Album of the Day: Romare, “Love Songs: Part Two”

If the satirical quip “everyone’s a DJ” is true, then it also stands to reason that it’s just a matter of time before everyone’s an EDM producer too. Though a career in nightlife, like any other “creative” job, can be often a nauseating farce of self-congratulation, there are still times when the process leads to vibrant and inspired work. Case in point: London-based dance producer Romare, who started his career as a cut-and-paste renderer of archived blues, gospel, and soul. On his first three releases, Romare navigated stacks of these samples, embellishing them with deep, lurching beats to create moody, downtempo sounds.

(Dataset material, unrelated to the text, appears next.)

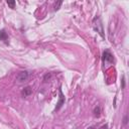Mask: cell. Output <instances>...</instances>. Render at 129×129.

On November’s Love Songs: Part Two, Romare’s second full-length, he expands both conceptually (“every nook and cranny of the romantic impulse,” reads the album’s copy) and compositionally, leaning less on borrowed music in favor of building tracks with an array of live instruments.

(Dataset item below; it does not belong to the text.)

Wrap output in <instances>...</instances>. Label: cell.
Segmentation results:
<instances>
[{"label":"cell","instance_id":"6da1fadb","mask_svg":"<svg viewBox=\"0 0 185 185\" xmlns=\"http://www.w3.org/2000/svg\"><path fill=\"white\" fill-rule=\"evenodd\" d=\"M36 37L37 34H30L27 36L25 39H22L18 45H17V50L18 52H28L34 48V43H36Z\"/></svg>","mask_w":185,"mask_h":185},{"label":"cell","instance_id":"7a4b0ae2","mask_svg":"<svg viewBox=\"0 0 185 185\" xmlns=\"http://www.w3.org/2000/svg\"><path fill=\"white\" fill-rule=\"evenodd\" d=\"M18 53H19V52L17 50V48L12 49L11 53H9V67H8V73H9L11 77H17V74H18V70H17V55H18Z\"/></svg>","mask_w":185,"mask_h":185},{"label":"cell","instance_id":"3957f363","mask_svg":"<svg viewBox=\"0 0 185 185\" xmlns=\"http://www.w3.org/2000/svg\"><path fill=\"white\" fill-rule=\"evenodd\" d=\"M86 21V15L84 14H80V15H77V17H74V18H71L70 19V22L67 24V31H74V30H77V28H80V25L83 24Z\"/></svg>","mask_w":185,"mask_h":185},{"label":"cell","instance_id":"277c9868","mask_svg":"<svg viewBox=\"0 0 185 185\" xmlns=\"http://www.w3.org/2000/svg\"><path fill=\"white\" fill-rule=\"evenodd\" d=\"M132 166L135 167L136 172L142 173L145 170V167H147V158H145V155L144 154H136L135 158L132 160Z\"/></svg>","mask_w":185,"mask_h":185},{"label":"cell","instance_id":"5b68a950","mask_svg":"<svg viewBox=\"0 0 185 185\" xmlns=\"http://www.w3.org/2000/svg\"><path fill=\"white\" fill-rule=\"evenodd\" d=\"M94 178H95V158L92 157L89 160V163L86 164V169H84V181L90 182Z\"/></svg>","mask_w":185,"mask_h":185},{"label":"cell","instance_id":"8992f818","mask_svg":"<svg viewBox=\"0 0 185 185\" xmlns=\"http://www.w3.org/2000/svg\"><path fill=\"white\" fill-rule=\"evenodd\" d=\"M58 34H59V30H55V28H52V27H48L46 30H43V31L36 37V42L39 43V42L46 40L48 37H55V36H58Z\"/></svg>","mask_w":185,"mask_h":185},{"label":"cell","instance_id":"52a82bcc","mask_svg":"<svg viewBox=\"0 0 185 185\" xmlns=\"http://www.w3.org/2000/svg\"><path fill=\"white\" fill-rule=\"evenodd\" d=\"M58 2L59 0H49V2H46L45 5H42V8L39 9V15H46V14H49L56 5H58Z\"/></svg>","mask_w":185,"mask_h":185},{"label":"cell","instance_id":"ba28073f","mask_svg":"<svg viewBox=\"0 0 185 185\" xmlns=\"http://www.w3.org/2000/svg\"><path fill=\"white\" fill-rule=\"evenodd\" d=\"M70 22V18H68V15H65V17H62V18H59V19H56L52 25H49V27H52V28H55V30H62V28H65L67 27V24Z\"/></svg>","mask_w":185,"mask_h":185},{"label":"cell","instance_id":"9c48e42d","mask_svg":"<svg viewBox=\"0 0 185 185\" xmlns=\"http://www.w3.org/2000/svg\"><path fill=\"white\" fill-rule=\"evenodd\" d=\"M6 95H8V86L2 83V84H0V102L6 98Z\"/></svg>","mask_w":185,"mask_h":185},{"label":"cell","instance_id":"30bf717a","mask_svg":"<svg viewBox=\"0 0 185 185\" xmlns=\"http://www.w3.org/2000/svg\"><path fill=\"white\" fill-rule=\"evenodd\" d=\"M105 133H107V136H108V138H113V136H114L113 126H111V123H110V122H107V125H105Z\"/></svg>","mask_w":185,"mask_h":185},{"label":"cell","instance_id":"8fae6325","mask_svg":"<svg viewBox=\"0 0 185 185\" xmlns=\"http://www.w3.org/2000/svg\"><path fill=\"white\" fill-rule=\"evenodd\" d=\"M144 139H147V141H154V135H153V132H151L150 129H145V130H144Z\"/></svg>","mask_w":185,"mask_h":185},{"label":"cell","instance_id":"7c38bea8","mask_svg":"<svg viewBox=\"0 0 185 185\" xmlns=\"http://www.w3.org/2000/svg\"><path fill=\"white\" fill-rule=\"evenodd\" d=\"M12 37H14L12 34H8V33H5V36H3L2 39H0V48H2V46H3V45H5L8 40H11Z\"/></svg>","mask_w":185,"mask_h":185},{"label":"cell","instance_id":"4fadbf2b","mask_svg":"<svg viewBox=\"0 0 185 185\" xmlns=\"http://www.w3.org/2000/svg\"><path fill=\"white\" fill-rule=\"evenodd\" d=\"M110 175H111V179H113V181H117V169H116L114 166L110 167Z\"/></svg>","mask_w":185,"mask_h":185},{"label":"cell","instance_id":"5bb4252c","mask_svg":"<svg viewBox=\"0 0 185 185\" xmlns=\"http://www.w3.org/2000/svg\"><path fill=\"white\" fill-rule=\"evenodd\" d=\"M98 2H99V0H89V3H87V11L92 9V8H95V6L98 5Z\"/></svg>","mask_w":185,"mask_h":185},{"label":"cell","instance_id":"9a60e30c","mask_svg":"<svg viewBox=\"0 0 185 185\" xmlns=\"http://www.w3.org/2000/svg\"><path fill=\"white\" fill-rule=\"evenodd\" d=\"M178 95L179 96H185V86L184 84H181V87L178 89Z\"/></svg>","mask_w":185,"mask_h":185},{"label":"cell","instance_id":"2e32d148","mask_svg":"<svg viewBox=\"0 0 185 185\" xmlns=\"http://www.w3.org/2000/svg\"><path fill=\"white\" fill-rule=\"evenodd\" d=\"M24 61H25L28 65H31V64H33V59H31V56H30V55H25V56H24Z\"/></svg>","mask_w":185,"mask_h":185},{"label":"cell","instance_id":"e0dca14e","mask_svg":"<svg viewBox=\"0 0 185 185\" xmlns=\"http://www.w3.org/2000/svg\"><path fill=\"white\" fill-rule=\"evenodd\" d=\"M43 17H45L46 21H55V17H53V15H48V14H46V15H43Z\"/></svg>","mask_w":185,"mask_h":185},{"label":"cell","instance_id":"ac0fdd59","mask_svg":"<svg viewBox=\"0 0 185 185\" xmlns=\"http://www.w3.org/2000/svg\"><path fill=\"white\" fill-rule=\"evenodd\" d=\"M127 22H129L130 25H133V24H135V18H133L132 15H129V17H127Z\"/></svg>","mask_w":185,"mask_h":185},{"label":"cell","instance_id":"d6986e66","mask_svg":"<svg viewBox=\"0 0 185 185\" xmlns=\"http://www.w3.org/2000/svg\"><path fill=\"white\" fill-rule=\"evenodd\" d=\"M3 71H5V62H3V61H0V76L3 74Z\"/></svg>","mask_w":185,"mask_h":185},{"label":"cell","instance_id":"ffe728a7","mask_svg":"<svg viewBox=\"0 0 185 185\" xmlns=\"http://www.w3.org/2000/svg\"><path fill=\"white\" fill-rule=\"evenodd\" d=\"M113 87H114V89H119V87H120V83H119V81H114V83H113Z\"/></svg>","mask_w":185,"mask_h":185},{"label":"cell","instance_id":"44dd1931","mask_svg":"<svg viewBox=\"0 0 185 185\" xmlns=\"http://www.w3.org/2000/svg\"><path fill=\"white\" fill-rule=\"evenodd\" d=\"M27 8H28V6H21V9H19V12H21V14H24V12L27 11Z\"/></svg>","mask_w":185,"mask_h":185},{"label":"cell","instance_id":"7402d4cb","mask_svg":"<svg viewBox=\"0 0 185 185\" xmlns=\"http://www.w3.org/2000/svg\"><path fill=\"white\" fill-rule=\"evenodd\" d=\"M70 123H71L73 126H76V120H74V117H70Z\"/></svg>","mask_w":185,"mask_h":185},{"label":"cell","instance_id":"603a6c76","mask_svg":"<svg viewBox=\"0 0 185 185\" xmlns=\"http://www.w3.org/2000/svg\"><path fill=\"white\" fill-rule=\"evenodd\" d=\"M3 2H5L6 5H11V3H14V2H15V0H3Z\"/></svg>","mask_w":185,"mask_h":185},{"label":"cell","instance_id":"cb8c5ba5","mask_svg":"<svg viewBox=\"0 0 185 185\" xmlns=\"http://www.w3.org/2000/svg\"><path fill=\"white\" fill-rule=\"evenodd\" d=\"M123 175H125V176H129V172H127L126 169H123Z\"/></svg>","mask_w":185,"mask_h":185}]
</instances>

One of Romare’s most common construction methods is to anchor melodies in pronounced vocal samples. On “All Night,” it’s a raspy blues wail that has the same immediacy as Moby circa Play. On “Je T’aime” and “Come Close to Me,” the melodies have the same ebb and flow as a murmuring Four Tet track. On his previous efforts, Romare used vocal melodies to guide and inform the remaining rhythmic elements. On tracks like “Honey” and “New Love,” however, Romare uses vocals unpredictably, as a foil for the rhythms rather than a lead. This subtle compositional growth, and the songs that result, make Love Songs: Part Two feel refreshingly expansive.

Conceptually, Romare’s exploration of love yields a few different interpretations on the theme. On opener “Who To Love?”, he leaves things open-ended; on “Who Loves You?” he scratches at uncertainty, loneliness, and anxiety, fusing urgent bass thumps with sinister string layers. On “Come Close to Me,” an album standout and possibly Romare’s finest track to date, he offers an enveloping atmosphere of keyboards and swelling synth loops, equally seductive and elegant, as a way of conjuring the idea of intimacy.

More often than not, Part Two strikes bass-charged electronic dance gold. Love Songs: Part Two is an endearing and rewarding milestone on Romare’s journey as an artist, bringing theme and composition into harmony. If we must abide another DJ-turned-producer (and we must), a bid of good faith to Romare feels safe.